They are well developed and branched, and are frequently known
as basket cells.
In the intercalated ducts they lie parallel to the length of the duct.
Their shapes in these ducts are spindle and present the
characteristics of smooth muscle cells, including contractily.
In addition to the acceleration of the evacuation of the saliva,
myoepithelial cells play an important function in prevention of
end piece distention during secretion due to the increase in
intraluminal pressure.
The secretory portions empty into short intercalated ducts.
These ducts are lined by cuboidal epithelial cells, which have the
ability to divide and differentiate into secretory or ductal cells.
Many of these intercalated ducts join to form striated ducts.
Intercalated ducts and striated ducts are also known as
intralobular ducts since they are located within the lobule.
Striated ducts drain into interlobular or excretory ducts located
within the connective tissue septa separating lobules.
Proximally, the interlobular ducts are lined by stratified cuboidal
epithelium, but more distally the epithelial lining is converted into
stratified columnar epithelium containing few mucous secretory
cells.
The main duct of each salivary gland opens into the oral cavity,
and is lined by nonkeratinized stratified squamous epithelium.
Parotid Gland
It is a branched acinar gland.
Its excretory portion is composed exclusively of serous cells.

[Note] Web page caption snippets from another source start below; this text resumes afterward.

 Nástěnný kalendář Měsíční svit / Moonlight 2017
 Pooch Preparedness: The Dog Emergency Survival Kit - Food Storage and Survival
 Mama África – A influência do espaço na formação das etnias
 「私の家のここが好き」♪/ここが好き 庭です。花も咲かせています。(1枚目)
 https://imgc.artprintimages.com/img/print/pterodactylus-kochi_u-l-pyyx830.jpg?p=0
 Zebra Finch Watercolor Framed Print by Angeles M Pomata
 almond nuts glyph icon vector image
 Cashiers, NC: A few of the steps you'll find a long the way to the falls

Serous cells contain secretory granules that are rich in protein
and have a high amylase activity.
This activity is responsible for hydrolysis of most of the ingested
carbohydrates.
The digestion begins in the mouth and continues for a short time
in the stomach, before the gastric juice acidifies the food and thus
decreases amylase activity considerably.
As in other large salivary glands, the connective tissue contains
many plasma cells and lymphocytes.
The plasma cells secrete IgA, which form a complex with a
secretory component synthesized by the serous acinar,
intercalated duct, and striated duct cells.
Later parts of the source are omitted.